• Materials provided:
——————

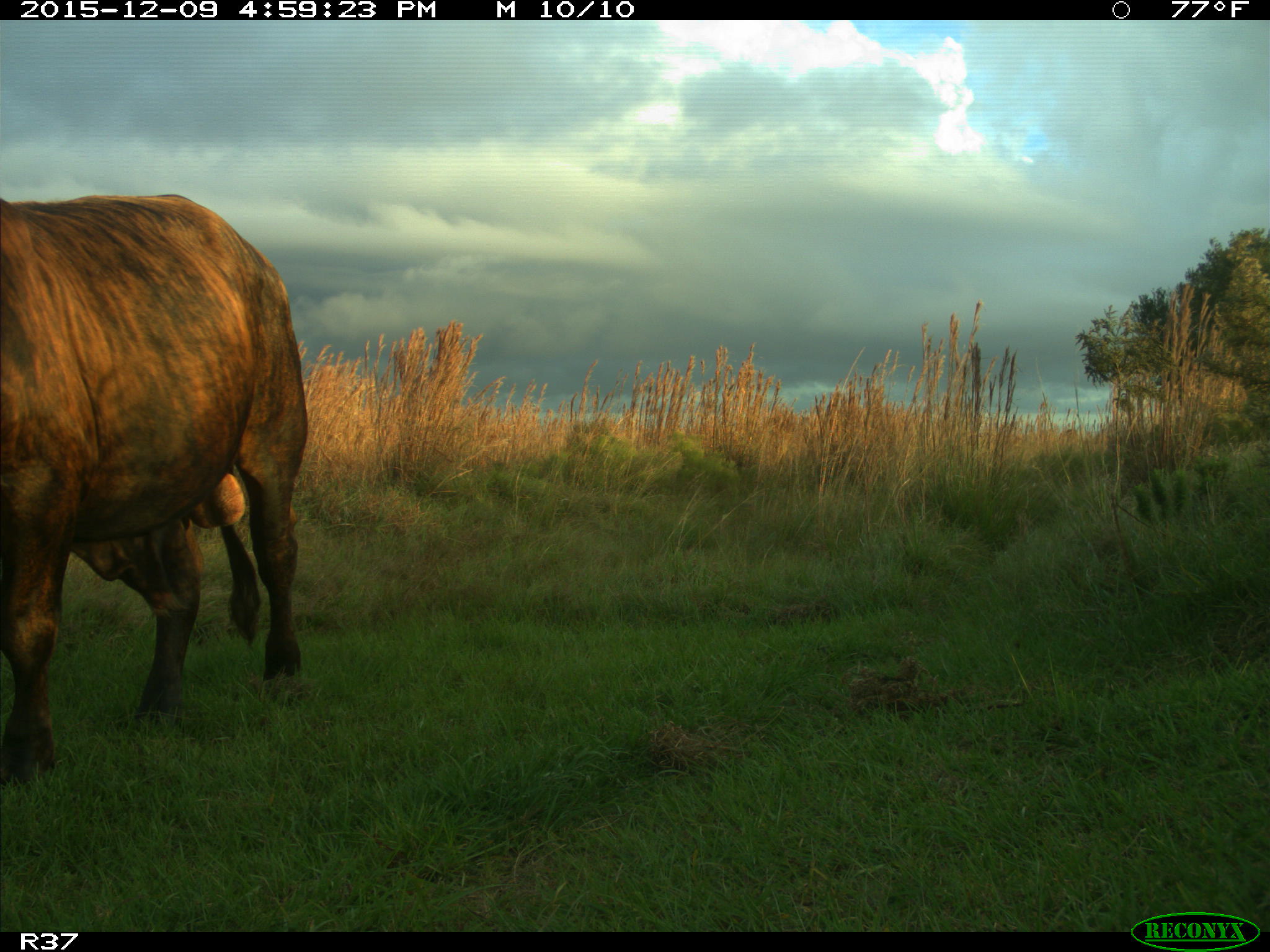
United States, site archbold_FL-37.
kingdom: Animalia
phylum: Chordata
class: Mammalia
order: Artiodactyla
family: Bovidae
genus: Bos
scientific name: Bos taurus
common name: domestic cow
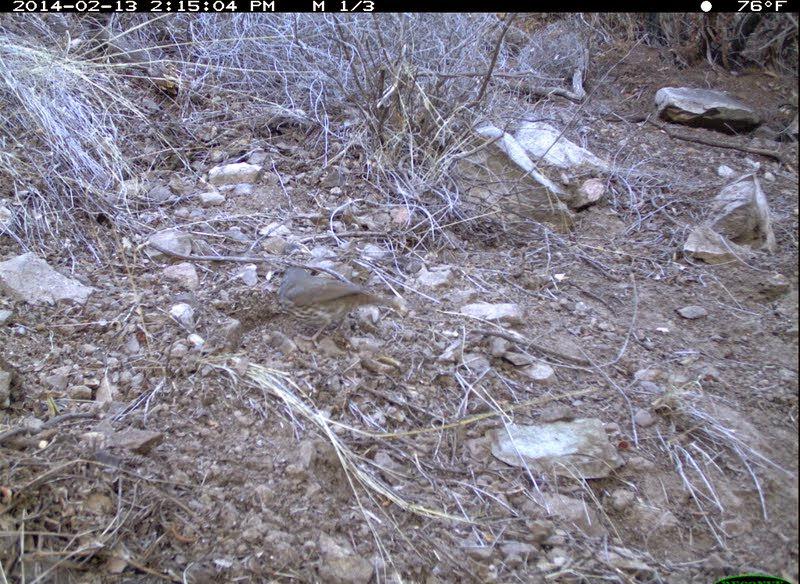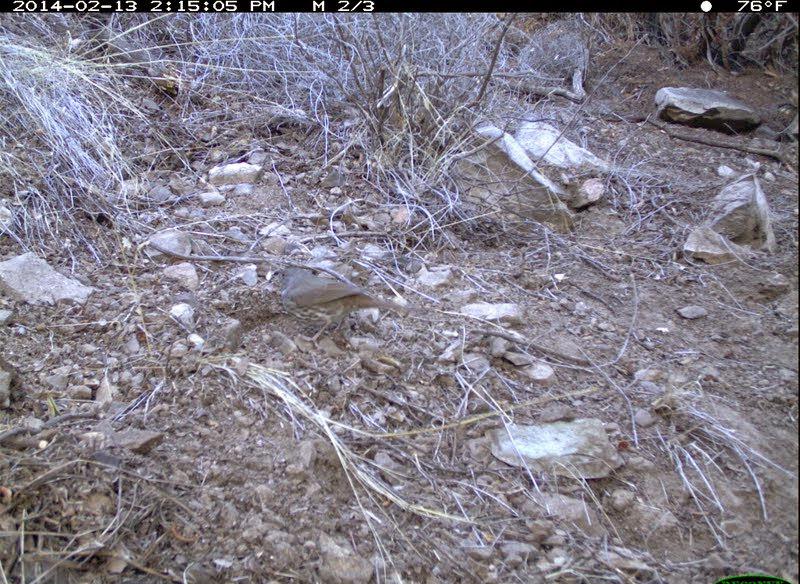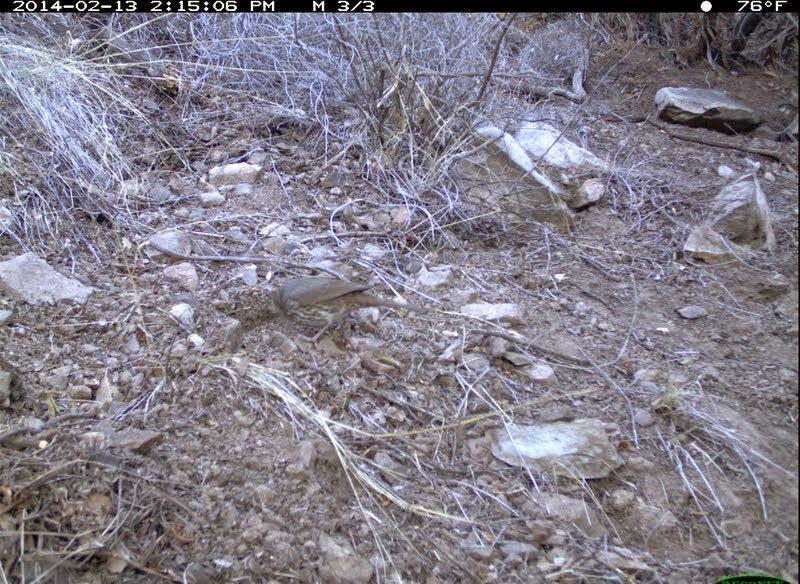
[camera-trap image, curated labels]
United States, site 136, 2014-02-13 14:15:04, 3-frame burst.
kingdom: Animalia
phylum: Chordata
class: Aves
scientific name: Aves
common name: bird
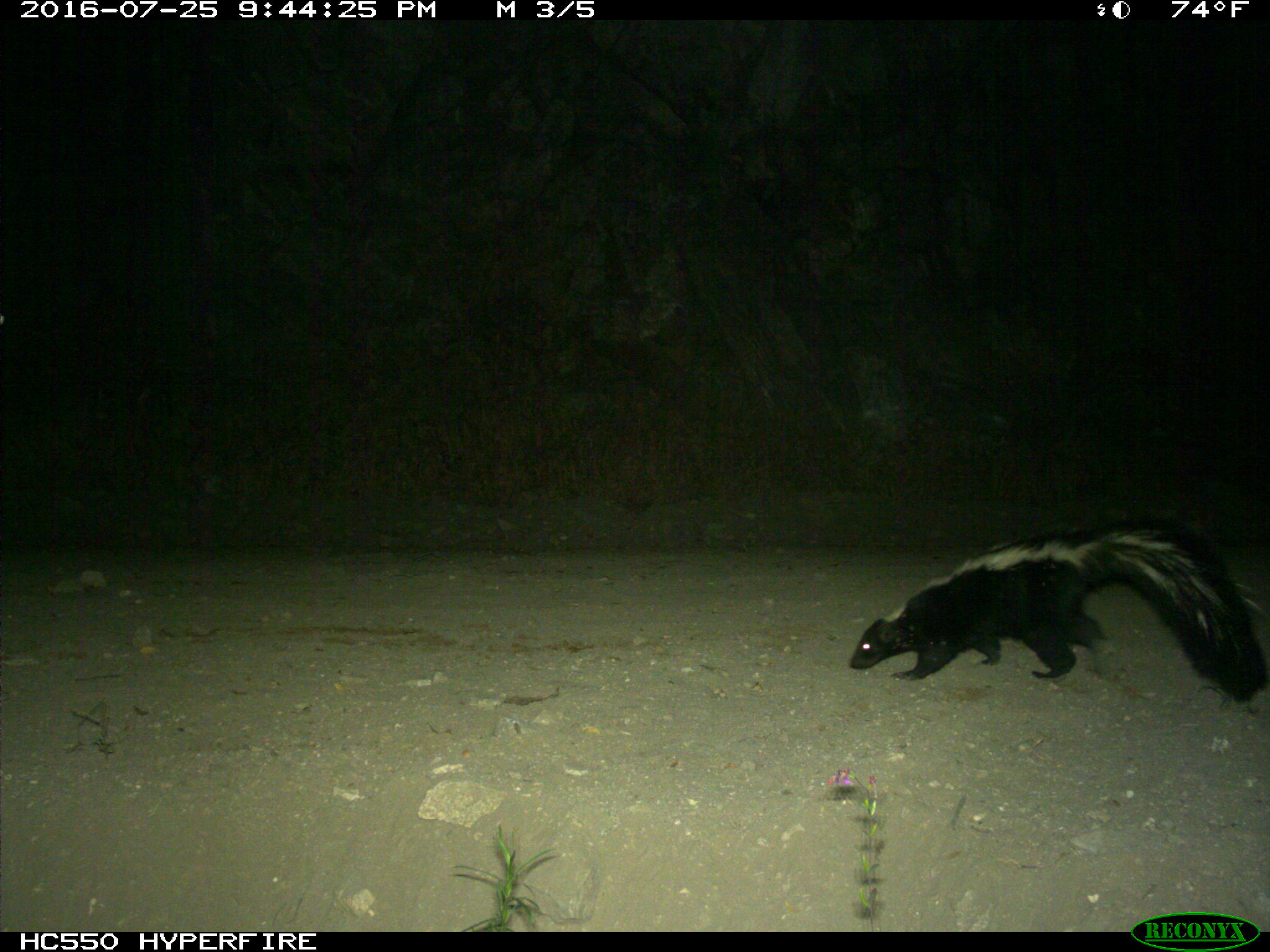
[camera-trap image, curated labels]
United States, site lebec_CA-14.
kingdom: Animalia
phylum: Chordata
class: Mammalia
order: Carnivora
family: Mephitidae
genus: Mephitis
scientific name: Mephitis mephitis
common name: striped skunk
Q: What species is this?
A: Mephitis mephitis (striped skunk).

——————

Reproduce the listing word for word, but keep the pictures out of it.

United States, site archbold_FL-37.
kingdom: Animalia
phylum: Chordata
class: Mammalia
order: Artiodactyla
family: Bovidae
genus: Bos
scientific name: Bos taurus
common name: domestic cow
[camera-trap image, curated labels]
United States, site 136, 2014-02-13 14:15:04, 3-frame burst.
kingdom: Animalia
phylum: Chordata
class: Aves
scientific name: Aves
common name: bird
[camera-trap image, curated labels]
United States, site lebec_CA-14.
kingdom: Animalia
phylum: Chordata
class: Mammalia
order: Carnivora
family: Mephitidae
genus: Mephitis
scientific name: Mephitis mephitis
common name: striped skunk
Q: What species is this?
A: Mephitis mephitis (striped skunk).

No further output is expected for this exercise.